I'm am curious about one thing. If one does attempt induction, can you just leave if it doesn't "take"? I hear so many stories about emergency c-sections for failure to progress when labour's being induced, and I'm just wondering if there's a reason why they can't just stop the induction and either wait for spontaneous labour or schedule a c-section later (barring an induction for pre-e or something like that). Is there a reason or is just a "once we've started, we'll finish" thing?


----------



## 34me (Oct 2, 2006)

This is only coming from my experience, so definitely take what you can use and throw the rest away. I was having issues with phlebitis in my pregnancy with my dd so my gp decided to induce her at 38 wks so that I would stop retaining fluid in my legs. I went in the night before and started induction and the pit was started at about 9am. I went home about 9pm because you know what - it doesn't always work







. No one told this formerly mainstream mamma this little fact 16 years ago. She was born 2 weeks later on her due date at 8lbs even.
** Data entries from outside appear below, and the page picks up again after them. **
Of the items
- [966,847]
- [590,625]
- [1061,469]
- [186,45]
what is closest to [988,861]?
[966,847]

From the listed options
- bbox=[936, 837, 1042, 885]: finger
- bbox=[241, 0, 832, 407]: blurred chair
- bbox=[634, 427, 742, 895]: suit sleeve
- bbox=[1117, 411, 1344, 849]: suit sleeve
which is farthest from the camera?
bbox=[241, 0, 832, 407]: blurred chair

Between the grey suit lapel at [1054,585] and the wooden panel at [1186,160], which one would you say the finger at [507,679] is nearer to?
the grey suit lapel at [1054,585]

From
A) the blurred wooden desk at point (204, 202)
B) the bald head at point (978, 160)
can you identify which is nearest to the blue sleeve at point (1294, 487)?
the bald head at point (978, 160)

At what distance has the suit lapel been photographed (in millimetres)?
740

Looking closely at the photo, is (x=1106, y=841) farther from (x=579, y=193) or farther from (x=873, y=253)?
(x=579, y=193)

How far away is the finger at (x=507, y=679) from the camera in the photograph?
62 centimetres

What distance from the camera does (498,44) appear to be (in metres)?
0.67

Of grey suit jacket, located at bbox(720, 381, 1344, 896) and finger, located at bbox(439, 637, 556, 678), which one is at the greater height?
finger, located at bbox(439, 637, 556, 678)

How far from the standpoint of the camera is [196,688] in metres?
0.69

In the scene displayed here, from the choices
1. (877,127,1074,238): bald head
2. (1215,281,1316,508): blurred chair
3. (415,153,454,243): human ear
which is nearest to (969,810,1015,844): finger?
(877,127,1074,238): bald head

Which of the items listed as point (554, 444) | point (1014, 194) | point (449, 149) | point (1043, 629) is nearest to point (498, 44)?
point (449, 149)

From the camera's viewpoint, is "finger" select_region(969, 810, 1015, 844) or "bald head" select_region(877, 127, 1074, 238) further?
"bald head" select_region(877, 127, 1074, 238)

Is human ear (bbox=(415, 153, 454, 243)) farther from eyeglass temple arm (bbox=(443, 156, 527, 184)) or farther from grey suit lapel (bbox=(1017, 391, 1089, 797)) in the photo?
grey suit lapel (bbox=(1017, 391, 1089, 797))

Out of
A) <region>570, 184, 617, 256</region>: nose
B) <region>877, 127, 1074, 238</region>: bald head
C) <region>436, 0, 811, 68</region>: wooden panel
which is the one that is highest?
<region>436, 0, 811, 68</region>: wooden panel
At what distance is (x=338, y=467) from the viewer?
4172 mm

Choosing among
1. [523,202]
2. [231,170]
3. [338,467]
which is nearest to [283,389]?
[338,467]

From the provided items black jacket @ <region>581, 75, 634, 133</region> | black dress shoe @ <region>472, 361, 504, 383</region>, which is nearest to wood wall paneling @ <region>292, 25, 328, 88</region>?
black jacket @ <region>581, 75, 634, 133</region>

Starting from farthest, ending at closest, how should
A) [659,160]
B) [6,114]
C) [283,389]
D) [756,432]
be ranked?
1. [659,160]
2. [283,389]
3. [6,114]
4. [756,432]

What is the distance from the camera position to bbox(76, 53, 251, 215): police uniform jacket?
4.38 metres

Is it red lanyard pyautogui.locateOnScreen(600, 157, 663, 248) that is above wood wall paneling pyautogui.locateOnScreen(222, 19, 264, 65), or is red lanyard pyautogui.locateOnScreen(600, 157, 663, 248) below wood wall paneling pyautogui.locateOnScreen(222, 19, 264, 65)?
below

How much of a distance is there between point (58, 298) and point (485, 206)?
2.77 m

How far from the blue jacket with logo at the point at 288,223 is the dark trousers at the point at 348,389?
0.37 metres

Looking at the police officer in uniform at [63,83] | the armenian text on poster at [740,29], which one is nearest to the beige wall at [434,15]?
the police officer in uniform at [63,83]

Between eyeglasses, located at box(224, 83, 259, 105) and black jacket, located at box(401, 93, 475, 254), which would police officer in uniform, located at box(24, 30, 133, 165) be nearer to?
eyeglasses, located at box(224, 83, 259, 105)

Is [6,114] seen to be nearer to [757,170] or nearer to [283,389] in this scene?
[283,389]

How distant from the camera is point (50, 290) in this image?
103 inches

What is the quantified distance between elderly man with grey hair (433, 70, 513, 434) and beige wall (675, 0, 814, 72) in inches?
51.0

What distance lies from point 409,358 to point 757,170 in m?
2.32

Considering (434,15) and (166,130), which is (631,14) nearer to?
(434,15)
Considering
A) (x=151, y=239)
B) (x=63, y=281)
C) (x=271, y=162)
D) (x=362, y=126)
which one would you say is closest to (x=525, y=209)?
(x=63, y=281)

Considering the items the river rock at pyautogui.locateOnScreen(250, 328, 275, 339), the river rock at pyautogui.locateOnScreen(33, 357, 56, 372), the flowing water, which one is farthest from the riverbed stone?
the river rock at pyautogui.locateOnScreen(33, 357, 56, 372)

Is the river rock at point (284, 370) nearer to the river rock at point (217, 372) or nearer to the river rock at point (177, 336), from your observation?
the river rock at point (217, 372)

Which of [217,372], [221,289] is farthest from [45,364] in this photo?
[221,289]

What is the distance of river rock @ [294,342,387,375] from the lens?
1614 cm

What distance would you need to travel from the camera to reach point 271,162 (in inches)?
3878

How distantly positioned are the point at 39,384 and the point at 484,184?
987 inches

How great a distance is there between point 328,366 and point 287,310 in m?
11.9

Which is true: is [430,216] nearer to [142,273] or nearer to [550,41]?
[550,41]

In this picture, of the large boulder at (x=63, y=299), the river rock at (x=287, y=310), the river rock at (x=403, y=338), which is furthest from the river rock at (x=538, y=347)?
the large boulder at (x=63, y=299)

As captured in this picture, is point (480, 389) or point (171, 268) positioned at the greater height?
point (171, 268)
Her brother was born at 41+4 by emergency (general anesthesia and everything) c section and was 9lbs 3 oz after he went into distress with induction.
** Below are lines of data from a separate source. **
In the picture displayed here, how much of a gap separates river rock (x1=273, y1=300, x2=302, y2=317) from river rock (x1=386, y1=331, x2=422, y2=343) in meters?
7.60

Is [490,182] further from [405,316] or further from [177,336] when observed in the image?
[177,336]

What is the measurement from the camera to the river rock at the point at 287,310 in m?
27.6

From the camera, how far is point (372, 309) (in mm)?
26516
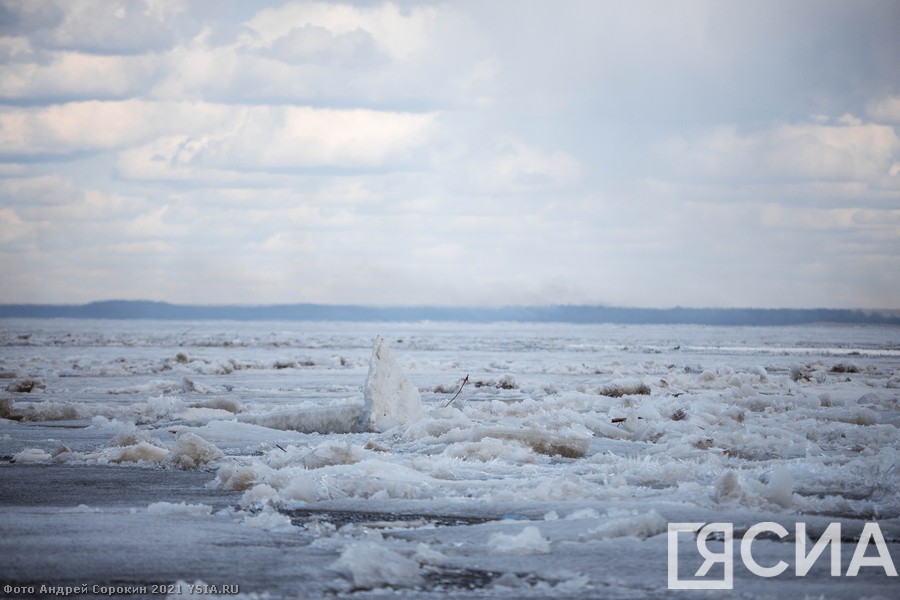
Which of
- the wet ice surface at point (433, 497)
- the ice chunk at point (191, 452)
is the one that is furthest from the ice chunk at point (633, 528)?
the ice chunk at point (191, 452)

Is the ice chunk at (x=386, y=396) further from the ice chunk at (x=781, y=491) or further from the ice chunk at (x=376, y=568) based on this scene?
the ice chunk at (x=376, y=568)

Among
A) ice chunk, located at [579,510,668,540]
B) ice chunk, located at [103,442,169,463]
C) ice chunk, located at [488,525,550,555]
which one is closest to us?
ice chunk, located at [488,525,550,555]

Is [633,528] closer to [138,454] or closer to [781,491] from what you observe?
[781,491]

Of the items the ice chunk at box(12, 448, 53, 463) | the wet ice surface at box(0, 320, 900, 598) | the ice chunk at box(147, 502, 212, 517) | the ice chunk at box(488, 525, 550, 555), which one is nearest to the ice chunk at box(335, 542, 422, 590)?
the wet ice surface at box(0, 320, 900, 598)

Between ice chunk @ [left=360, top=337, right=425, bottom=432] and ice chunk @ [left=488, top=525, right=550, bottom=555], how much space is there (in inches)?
162

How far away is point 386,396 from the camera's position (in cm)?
750

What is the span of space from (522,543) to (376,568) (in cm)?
63

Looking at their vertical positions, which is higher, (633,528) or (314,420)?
(633,528)

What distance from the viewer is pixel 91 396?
11500mm

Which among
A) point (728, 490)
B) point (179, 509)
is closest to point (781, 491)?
point (728, 490)

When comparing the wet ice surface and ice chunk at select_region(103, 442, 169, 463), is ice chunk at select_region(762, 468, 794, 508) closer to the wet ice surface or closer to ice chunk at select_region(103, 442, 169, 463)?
the wet ice surface

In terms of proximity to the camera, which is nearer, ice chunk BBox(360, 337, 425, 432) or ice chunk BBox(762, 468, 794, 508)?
ice chunk BBox(762, 468, 794, 508)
So really it is whatever you are comfortable with as your mileage may vary...


----------



## kittywitty (Jul 5, 2005)

As for weight and shoulder dystocia (From the unnecessarean):

One half of all cases of shoulder dystocia occur at birth weights of less than 4,000 g (8 lbs., 13 oz.).

Acker DB, Sachs BP, Friedman EA. Risk factors for shoulder dystocia in the average-weight infant. Obstet Gynecol 1986;67:614-8.

In a 1993 study to test the hypothesis that elective induction of labor, compared to spontaneous labor, reduces the cesarean rate in women with a sonographic diagnosis of fetal macrosomia, researchers concluded that because elective induction of labor increased the cesarean rate and did not prevent shoulder dystocia, mothers with macrosomic fetuses can safely labor spontaneously. [Combs CA, Singh NB, Khoury JC. Elective induction versus spontaneous labor after sonographic diagnosis of fetal macrosomia. Obstet Gynecol. 1993 Apr;81(4):492-6.]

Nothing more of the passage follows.